Starting at the line that contains "What is the separation in" and continuing through the end of the material, write out every line again, requests included. Scale each distance in the answers by 2.2, rounding to the same number of decimal places it had with halves going up, and leave every number in the requests unchanged.

——

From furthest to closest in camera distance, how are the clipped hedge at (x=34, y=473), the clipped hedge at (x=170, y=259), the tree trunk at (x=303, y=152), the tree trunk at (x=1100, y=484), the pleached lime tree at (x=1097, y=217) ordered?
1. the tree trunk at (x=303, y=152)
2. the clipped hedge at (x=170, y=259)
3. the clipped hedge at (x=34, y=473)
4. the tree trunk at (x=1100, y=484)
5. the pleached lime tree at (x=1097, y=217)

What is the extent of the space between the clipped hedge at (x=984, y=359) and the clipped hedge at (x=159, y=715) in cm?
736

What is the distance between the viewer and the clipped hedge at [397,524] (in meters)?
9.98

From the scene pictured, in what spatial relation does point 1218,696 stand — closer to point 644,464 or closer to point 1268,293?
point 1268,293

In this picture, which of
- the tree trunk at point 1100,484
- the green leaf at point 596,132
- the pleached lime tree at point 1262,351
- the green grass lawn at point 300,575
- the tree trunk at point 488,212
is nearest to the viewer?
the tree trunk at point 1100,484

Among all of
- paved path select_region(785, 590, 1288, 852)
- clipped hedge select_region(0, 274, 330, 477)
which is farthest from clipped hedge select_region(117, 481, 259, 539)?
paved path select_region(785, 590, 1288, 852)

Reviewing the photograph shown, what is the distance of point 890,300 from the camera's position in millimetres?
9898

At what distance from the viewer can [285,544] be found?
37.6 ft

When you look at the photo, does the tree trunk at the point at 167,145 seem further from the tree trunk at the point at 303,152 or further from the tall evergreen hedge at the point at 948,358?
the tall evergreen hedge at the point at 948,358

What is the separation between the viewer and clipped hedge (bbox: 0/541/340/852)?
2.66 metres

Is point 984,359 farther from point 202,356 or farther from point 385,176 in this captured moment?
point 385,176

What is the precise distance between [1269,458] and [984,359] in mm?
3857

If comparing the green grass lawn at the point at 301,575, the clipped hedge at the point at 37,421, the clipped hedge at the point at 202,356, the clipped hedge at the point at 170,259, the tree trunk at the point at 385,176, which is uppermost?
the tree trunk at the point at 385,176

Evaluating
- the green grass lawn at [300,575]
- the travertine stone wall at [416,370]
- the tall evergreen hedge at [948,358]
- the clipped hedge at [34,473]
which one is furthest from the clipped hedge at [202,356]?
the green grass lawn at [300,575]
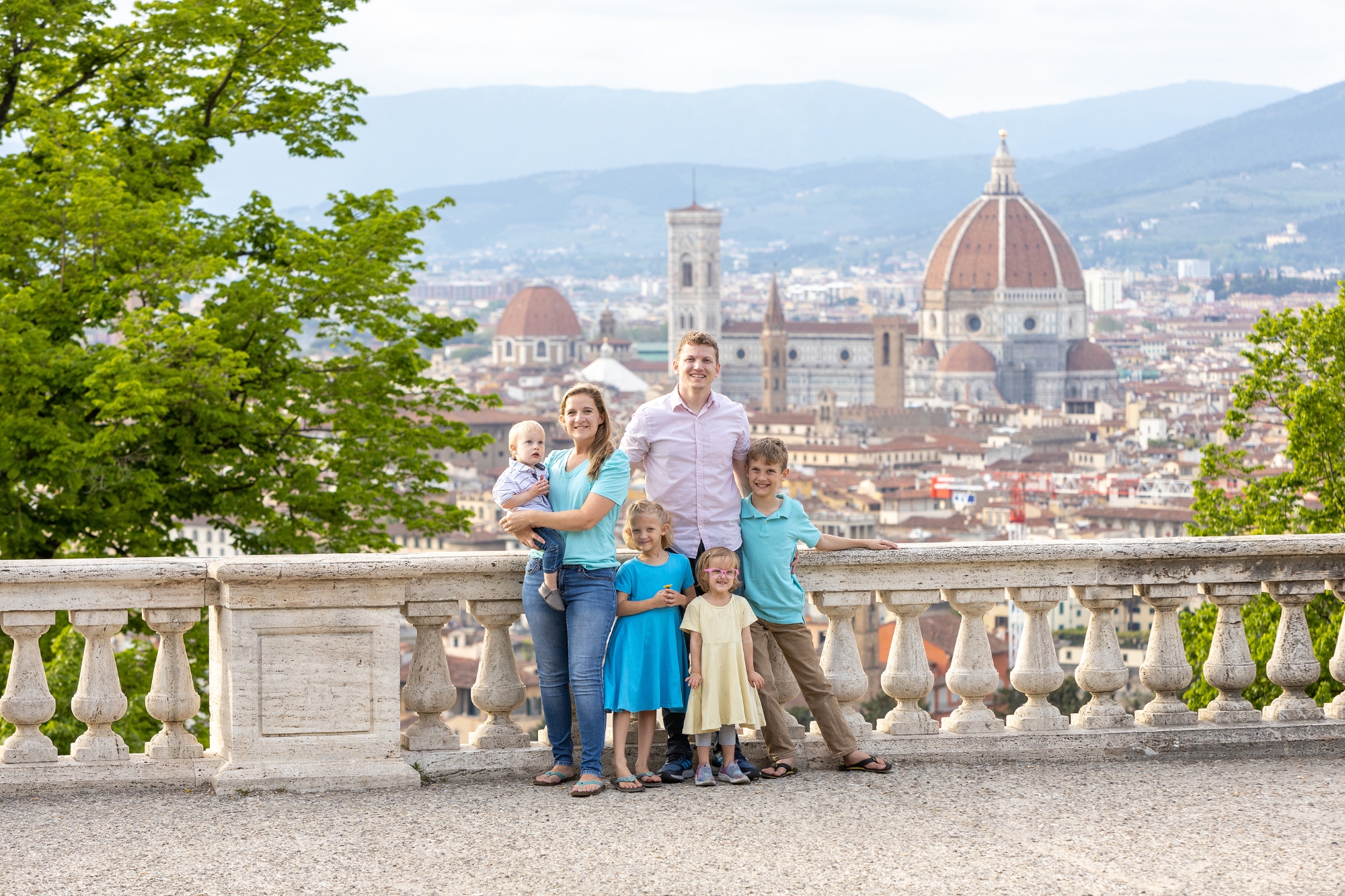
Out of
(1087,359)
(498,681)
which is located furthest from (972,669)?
(1087,359)

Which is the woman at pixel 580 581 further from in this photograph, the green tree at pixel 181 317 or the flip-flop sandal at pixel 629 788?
the green tree at pixel 181 317

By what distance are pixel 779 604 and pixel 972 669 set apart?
539mm

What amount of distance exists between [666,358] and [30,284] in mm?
148160

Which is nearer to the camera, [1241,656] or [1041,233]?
[1241,656]

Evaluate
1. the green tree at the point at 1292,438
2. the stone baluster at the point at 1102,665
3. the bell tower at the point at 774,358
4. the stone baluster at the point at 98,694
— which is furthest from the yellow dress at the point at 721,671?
the bell tower at the point at 774,358

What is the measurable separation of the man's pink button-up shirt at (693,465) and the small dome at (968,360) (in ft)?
400

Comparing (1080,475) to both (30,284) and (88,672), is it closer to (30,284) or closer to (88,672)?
(30,284)

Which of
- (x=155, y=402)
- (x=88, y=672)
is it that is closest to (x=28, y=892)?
(x=88, y=672)

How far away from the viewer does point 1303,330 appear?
13719mm

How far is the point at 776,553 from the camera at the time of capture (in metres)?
4.17

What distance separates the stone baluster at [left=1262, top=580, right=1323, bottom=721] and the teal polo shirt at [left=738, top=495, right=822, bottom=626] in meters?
1.27

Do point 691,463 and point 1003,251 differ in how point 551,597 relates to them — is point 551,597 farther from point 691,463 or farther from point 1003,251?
point 1003,251

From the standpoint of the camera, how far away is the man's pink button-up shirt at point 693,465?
4133 millimetres

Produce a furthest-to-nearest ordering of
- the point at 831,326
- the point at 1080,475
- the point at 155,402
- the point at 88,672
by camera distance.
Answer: the point at 831,326
the point at 1080,475
the point at 155,402
the point at 88,672
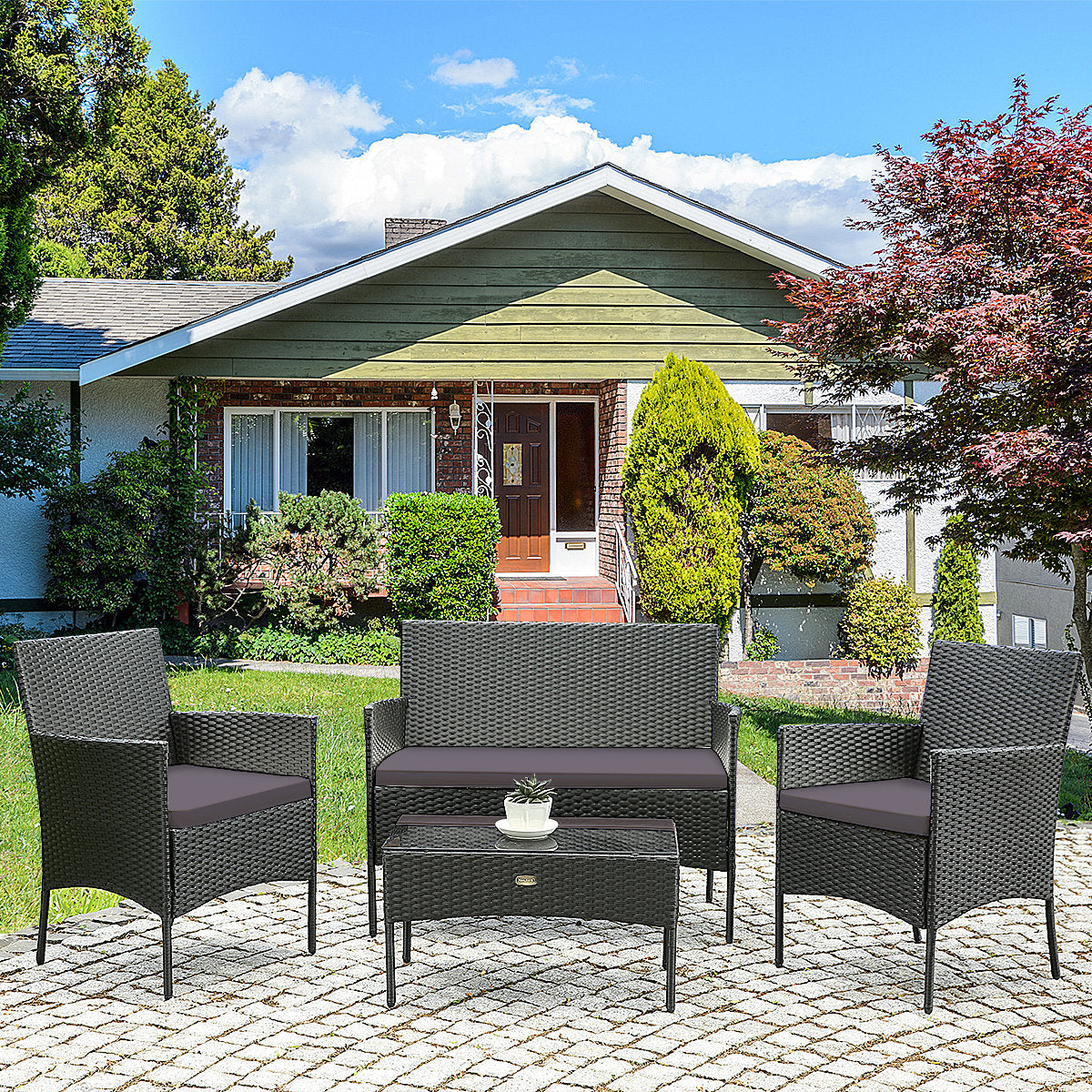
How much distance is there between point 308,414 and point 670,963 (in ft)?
35.1

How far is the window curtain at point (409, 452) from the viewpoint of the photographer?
13.4 meters

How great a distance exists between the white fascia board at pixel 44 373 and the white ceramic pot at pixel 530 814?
31.7 ft

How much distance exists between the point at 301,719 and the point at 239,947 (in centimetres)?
86

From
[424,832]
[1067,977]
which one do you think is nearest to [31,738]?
[424,832]

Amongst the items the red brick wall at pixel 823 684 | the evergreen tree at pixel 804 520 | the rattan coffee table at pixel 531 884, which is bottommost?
the red brick wall at pixel 823 684

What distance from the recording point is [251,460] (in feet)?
43.0

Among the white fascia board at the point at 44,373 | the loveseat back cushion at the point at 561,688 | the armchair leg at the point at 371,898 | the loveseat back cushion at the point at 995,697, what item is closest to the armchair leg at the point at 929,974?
the loveseat back cushion at the point at 995,697

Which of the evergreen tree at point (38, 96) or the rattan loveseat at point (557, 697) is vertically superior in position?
the evergreen tree at point (38, 96)

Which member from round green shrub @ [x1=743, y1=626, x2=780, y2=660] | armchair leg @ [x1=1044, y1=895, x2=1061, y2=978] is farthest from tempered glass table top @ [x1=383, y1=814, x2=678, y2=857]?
round green shrub @ [x1=743, y1=626, x2=780, y2=660]

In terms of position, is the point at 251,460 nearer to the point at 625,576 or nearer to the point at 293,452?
the point at 293,452

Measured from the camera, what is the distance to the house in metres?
11.9

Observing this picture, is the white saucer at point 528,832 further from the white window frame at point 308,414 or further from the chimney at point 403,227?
the chimney at point 403,227

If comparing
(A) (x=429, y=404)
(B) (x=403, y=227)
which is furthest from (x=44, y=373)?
(B) (x=403, y=227)

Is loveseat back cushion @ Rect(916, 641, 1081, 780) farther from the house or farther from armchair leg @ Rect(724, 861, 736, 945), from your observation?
the house
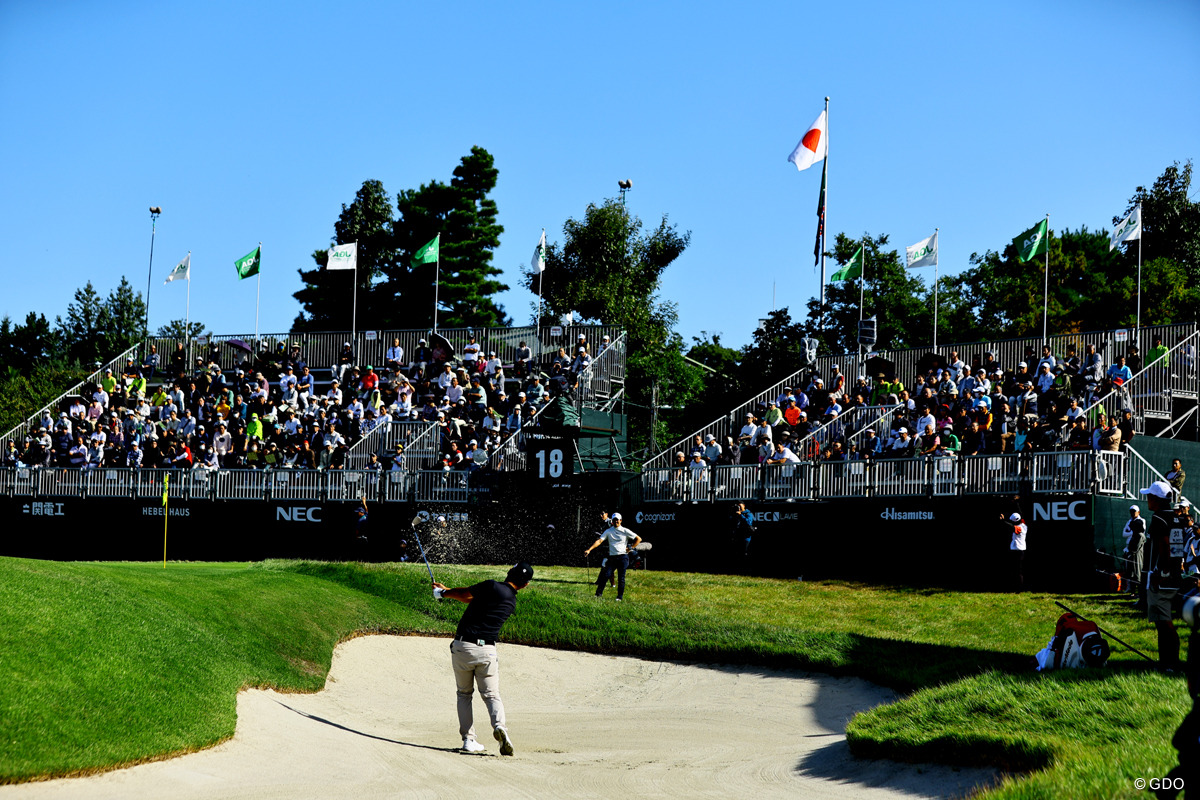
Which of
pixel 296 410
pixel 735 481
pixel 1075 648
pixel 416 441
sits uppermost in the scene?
pixel 296 410

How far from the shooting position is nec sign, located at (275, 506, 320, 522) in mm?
33531

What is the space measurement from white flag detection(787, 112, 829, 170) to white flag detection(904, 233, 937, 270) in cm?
485

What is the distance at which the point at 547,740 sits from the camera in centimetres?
1480

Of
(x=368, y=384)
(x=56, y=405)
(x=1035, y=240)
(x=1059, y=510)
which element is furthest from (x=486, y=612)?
(x=56, y=405)

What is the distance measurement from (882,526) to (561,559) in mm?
7652

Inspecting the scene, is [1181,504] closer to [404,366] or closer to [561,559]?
[561,559]

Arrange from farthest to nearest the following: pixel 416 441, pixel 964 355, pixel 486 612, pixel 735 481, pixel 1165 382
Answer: pixel 964 355 < pixel 416 441 < pixel 735 481 < pixel 1165 382 < pixel 486 612

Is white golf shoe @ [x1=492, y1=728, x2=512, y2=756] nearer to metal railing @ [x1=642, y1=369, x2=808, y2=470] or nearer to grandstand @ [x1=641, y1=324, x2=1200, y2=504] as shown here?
grandstand @ [x1=641, y1=324, x2=1200, y2=504]

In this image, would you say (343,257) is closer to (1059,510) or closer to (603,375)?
(603,375)

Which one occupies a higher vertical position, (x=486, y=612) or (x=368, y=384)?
(x=368, y=384)

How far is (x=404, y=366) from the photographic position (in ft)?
135

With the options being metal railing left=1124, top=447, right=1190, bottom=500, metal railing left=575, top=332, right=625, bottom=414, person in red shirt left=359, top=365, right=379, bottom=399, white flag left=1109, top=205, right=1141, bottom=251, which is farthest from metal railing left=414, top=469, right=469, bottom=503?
white flag left=1109, top=205, right=1141, bottom=251

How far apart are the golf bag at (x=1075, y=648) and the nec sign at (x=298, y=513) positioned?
23.1 metres

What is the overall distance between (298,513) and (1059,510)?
64.4 ft
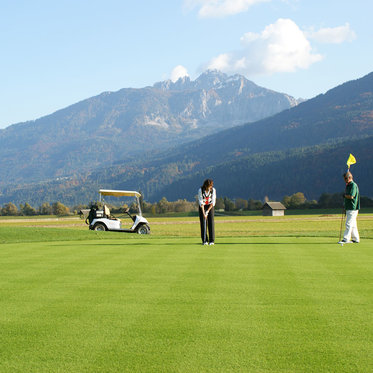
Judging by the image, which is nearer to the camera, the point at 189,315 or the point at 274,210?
the point at 189,315

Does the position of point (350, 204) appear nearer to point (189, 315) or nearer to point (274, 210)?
point (189, 315)

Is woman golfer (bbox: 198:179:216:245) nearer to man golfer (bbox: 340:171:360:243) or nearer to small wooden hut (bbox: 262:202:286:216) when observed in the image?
man golfer (bbox: 340:171:360:243)

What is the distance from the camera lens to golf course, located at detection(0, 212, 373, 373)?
19.4 feet

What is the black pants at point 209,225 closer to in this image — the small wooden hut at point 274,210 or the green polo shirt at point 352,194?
the green polo shirt at point 352,194

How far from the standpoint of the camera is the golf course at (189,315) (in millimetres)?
5906

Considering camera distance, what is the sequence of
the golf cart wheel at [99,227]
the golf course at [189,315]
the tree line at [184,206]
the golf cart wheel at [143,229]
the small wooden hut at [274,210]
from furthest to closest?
1. the tree line at [184,206]
2. the small wooden hut at [274,210]
3. the golf cart wheel at [99,227]
4. the golf cart wheel at [143,229]
5. the golf course at [189,315]

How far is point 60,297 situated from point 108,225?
78.2ft

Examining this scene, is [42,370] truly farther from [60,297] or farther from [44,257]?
[44,257]

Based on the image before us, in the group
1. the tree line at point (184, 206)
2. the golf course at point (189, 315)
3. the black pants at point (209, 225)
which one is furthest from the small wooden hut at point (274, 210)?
the golf course at point (189, 315)

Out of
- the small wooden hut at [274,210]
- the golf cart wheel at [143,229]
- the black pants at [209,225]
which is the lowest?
the small wooden hut at [274,210]

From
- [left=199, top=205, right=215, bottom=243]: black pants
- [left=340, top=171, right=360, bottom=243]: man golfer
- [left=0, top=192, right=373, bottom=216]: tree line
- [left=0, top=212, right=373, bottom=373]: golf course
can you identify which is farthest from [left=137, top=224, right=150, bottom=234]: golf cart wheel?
[left=0, top=192, right=373, bottom=216]: tree line

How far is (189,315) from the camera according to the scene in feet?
25.8

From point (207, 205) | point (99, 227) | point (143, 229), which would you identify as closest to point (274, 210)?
point (143, 229)


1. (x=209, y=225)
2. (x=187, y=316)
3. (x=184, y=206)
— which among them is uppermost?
(x=209, y=225)
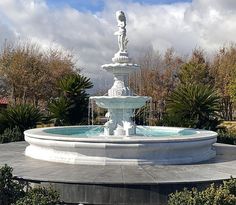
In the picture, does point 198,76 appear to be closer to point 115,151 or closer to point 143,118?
point 143,118

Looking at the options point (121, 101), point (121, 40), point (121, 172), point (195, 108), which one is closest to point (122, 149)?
point (121, 172)

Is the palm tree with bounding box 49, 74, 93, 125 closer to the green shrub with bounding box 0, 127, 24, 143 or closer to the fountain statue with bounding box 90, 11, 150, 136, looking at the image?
the green shrub with bounding box 0, 127, 24, 143

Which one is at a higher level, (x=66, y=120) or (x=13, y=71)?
(x=13, y=71)

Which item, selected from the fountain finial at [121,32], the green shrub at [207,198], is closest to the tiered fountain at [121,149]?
the fountain finial at [121,32]

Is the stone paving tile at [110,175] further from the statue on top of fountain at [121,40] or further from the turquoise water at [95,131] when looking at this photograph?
the turquoise water at [95,131]

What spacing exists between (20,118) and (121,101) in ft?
22.4

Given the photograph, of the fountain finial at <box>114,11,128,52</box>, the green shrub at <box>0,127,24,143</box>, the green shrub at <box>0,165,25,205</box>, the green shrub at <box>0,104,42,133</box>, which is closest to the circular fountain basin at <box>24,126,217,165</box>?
the green shrub at <box>0,165,25,205</box>

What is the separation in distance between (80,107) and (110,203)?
13.2m

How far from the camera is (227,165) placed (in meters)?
9.05

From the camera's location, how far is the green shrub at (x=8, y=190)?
21.3 ft

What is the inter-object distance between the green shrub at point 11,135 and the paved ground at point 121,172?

——

• Answer:
What is the separation in distance between (80,107) and (110,203)?
29.0m

How far from the camera is (227,165) placed (in meters)?
19.91

From the camera's location, how far is the green shrub at (x=8, y=190)?
46.9 ft

What is the inter-object distance between the green shrub at point 11,135 and the paved ground at point 121,172?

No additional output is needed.